Mathieu van der Poel crushes rivals to claim third Tour of Flanders title

The men’s world champion, Mathieu van der Poel, crushed his rivals with a devastating long-range attack to claim his third Tour of Flanders on Sunday.

 

In the women’s race, the Italian Elisa Longo Borghini came home first after outsprinting Poland’s Kasia Niewiadoma and Shirin van Anrooij of the Netherlands.

Van der Poel, who now has five Monument titles to his name, produced a trademark brutal acceleration in the Koppenberg’s cobbled ascent, 45 kilometres from the finish, and never looked back as several riders had to step off their bikes. The cycling calendar has five Monuments: Milan-Sanremo, the Tour of Flanders, Paris-Roubaix, Liège-Bastogne-Liège and the Giro di Lombardia.

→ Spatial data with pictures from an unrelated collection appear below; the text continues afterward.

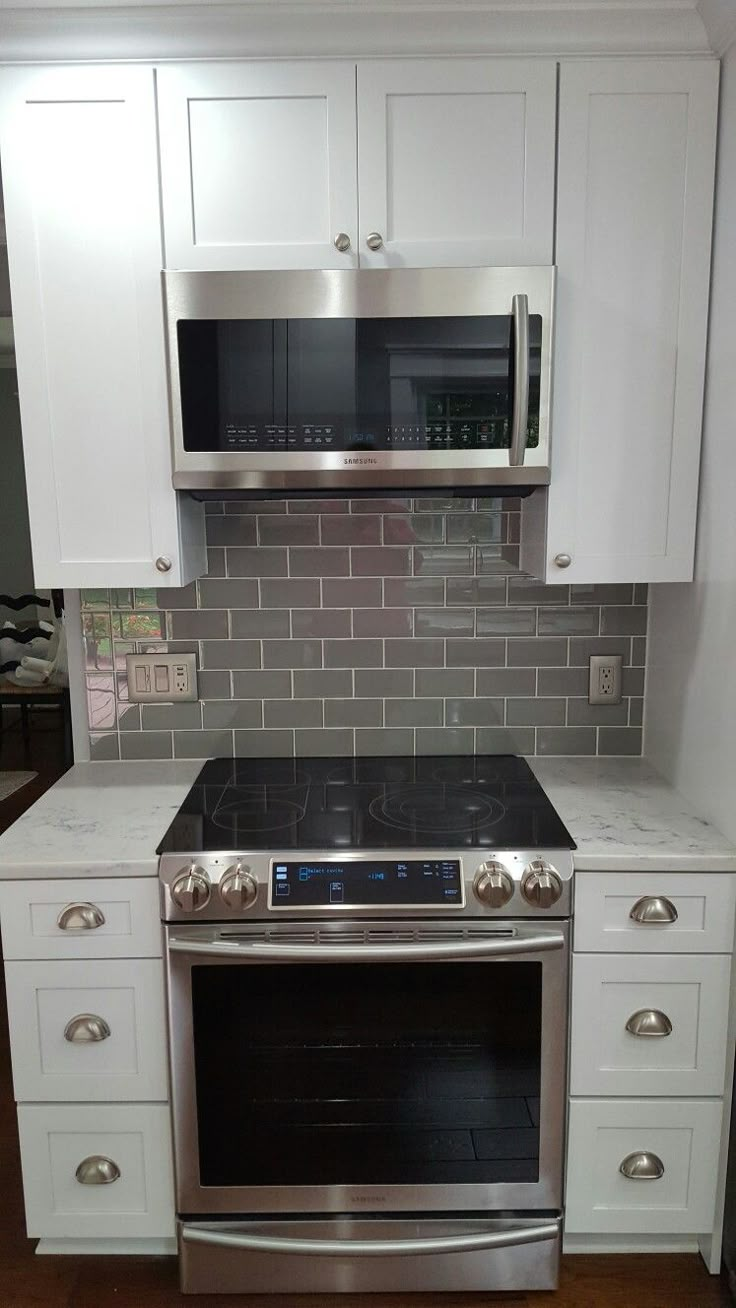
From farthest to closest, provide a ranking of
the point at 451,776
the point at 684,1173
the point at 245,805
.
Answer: the point at 451,776, the point at 245,805, the point at 684,1173

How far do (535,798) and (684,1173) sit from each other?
2.57 ft

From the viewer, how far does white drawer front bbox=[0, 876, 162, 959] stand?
1.64 m

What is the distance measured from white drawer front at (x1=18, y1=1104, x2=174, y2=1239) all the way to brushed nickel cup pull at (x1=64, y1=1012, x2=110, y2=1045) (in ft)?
0.49

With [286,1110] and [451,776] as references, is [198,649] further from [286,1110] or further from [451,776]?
[286,1110]

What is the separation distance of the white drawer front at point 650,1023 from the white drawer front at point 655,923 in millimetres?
24

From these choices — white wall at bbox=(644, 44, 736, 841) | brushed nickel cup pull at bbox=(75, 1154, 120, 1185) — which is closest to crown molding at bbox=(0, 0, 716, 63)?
white wall at bbox=(644, 44, 736, 841)

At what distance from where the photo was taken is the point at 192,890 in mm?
1599

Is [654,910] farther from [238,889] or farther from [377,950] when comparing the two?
[238,889]

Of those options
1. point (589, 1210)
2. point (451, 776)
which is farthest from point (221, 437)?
point (589, 1210)

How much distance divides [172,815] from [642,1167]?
1174 millimetres

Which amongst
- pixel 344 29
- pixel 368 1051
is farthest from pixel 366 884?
pixel 344 29

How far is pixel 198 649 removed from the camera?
217 cm

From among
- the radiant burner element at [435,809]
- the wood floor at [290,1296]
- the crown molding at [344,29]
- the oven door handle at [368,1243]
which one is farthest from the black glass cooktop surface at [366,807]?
the crown molding at [344,29]

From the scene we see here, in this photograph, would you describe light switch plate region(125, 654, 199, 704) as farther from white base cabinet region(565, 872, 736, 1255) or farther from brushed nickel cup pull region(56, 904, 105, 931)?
white base cabinet region(565, 872, 736, 1255)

Van der Poel also won Milan-Sanremo and Paris-Roubaix last year. He will be the heavy favourite for the Flanders-Roubaix double when he rides in the “Queen of the Classics” next Sunday.

 

The Dutchman, the first rider with five consecutive podium finishes on the Tour of Flanders, was in a class of his own in the Belgian rain in an event Wout van Aert missed after sustaining injuries in the Dwars door Vlaanderen one-day race on Wednesday.

 

The warm-up race was won by Matteo Jorgenson but the American cracked as he was chasing Van der Poel after the Alpecin-Deceuninck rider’s attack. The 29-year-old Van der Poel was in a class of his own and crossed the line more than a minute ahead of the Italian Luca Mozzato and the German Nils Politt, after the Australian Michael Matthews, initially third, was demoted following an irregular sprint after 270.8km.

Britain’s Josh Tarling (Ineos) was 17th, Owain Doull (EF Education-Easypost) was 19th, Tarling’s teammate Ben Turner was 38th and Fred Wright (Bahrain-Victorious) was 50th of 87 finishers. Tadej Pogacar, the defending champion, did not take part in the race as he is focusing on a Giro d’Italia-Tour de France double this season.

 

Longo Borghini, of Lidl-Trek, was celebrating her second Tour of Flanders title, having won it first in 2015. Pfeiffer Georgi (DSM-Firmenich PostNL) was the highest-placed British rider in the women’s event, 1min 46sec off the lead in 13th place.